In the third circuit, the two light bulbs D and E have the same potential difference (V) because they are connected in parallel to each other.
Thus, VA = VD = VE = V, whereas VB = VC = V/2. (We assume this is an ideal battery that has no internal resistance.)
(b)
For example, we may assume the potential difference of the battery is 1.0 V and the electrical resistance of the light bulb is 1 ohm.
In circuit 1, the electric current = V/R = (1.0)/1 = 1.0 A.
The power consumed in circuit 1 = IV = (1.0)(1.0) = 1.0 W.
In circuit 2, the electric current = V/R = (1.0)/(1 + 1) = 0.5 A.
The power consumed in circuit 2 = (0.5)(0.5) + (0.5)(0.5) = 0.5 W.
(The potential difference is halved because it is “shared” by the two lightbulbs.)
In circuit 3, the electric current = V/R = 1.0 A.
The power consumed in circuit 3 = (1.0)(1.0) + (1.0)(1.0) = 2.0 W.
In summary, P1 = 1.0 W, P2 = 0.5 W, P3 = 2.0 W.
The battery will run out of usable energy first in circuit 3 because it consumes relatively more power.
The battery will run out of usable energy last in circuit 2 because it consumes relatively lesser power.

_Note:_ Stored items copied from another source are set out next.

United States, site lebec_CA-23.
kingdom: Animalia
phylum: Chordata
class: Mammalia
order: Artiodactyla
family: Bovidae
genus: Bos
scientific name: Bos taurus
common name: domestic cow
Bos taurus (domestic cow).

Below is a comparison of a series circuit and parallel circuit.
Feynman’s insights or goofs?:
Feynman explains a series circuit as follows: “Suppose we have a more complicated circuit which has two pieces, which by themselves have certain impedances, Z1 and Z2 and we put them in series and apply a voltage. What happens? It is now a little more complicated, but if I is the current through Z1, the voltage difference across Z1, is V1 = IZ1; similarly, the voltage across Z2 is V2 = IZ2. The same current goes through both. Therefore the total voltage is the sum of the voltages across the two sections and is equal to V = V1 + V2 = (Z1 + Z2)I (Feynman et al., 1963, section 25–5 Series and parallel impedances).” Essentially, the electric current is the same through any components (resistors, capacitors, or inductors) that are in series. Thus, the total voltage through two components can be expressed as V = (Z1 + Z2) I.

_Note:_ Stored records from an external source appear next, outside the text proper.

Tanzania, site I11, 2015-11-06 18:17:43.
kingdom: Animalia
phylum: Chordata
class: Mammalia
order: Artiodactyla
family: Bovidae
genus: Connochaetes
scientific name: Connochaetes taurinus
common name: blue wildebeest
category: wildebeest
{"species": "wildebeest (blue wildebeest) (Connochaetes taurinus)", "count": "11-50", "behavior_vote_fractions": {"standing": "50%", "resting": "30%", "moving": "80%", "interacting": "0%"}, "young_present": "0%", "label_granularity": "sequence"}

In general, when we say that two resistors are in series, it means that they are connected end to end and the same electric current passes through them. In a sense, an electrical circuit that consists of only a battery and a resistor are also in series and it can be redrawn as shown below. Students should realize that the electric current that emerges from the battery (IA) is equal to the electric current after passing through the resistor (IB) and the electric current before passing through the resistor (IC).

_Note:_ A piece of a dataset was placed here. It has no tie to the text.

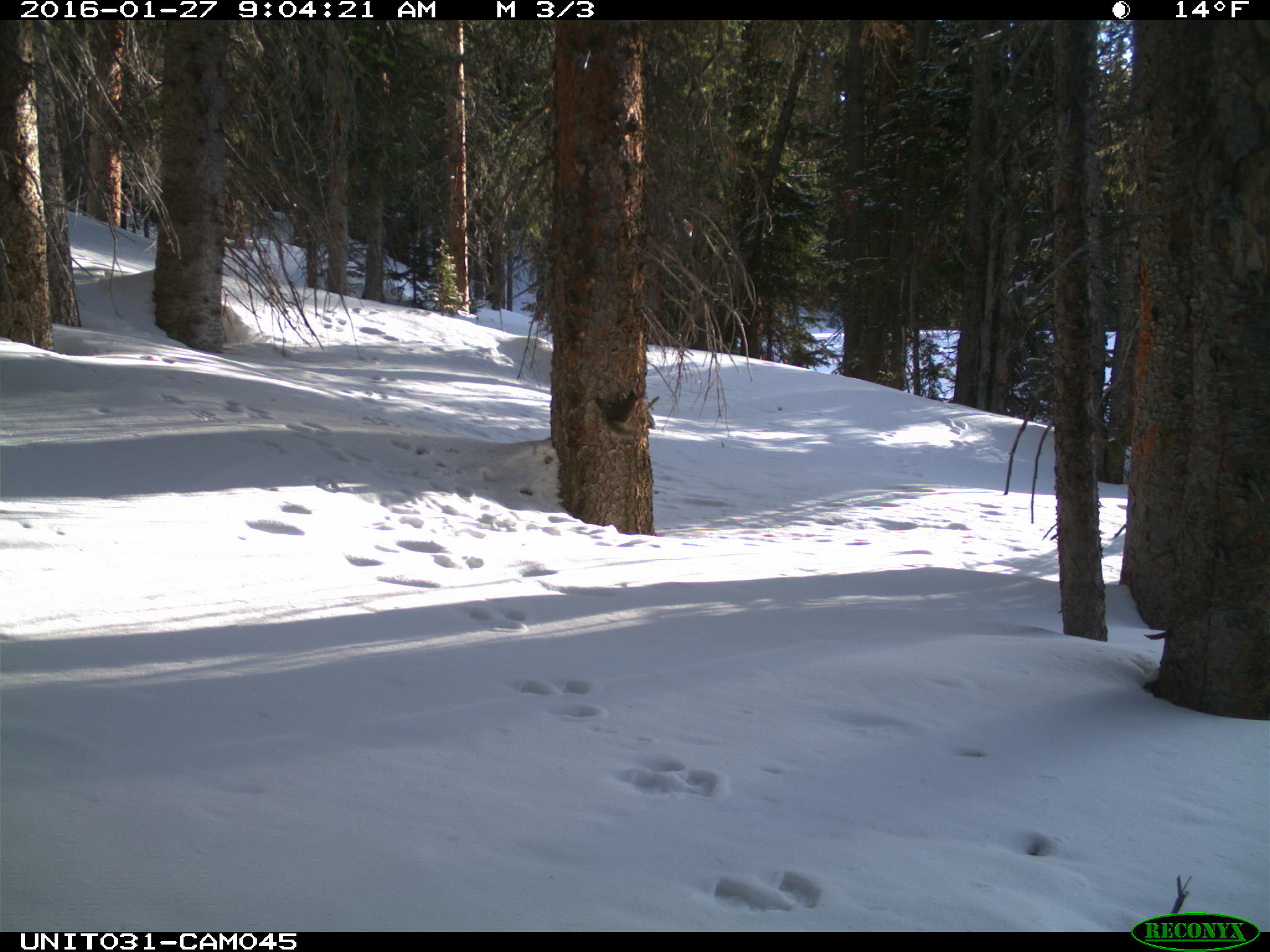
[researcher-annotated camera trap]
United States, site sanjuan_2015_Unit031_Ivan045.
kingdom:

In addition, Feynman also explains a parallel circuit as follows: “[w]e may also connect them in another way, called a parallel connection. Now we see that a given voltage across the terminals if the connecting wires are perfect conductors, is effectively applied to both of the impedances, and will cause currents in each independently. Therefore the current through Z1 is equal to I1= V/Z1. The current in Z2 is I2 = V/Z2. It is the same voltage. Now the total current which is supplied to the terminals is the sum of the currents in the two sections: I = V/Z1 + V/Z2 (Feynman et al., 1963, section 25–5 Series and parallel impedances).” In other words, it is the potential differences (or voltage differences) across the components in parallel that are the same instead of the electric current.
On the other hand, when we say that two resistors are in parallel, it means that the terminals of the two resistors are connected to the same two points such that their potential differences are the same. Interestingly, the electrical circuit that consists of a battery and a resistor are also in parallel and it can be redrawn as shown below. Students should realize that the potential differences across the battery and the resistor are the same. Furthermore, the potential difference between any point in blue and any point in red are the same.
References:
1. Feynman, R. P., Leighton, R. B., & Sands, M. (1963). The Feynman Lectures on Physics, Vol I: Mainly mechanics, radiation, and heat. Reading, MA: Addison-Wesley.
1. Feynman, R. P., Leighton, R. B., & Sands, M. (1963). The Feynman Lectures on Physics, Vol I: Mainly mechanics, radiation, and heat. Reading, MA: Addison-Wesley.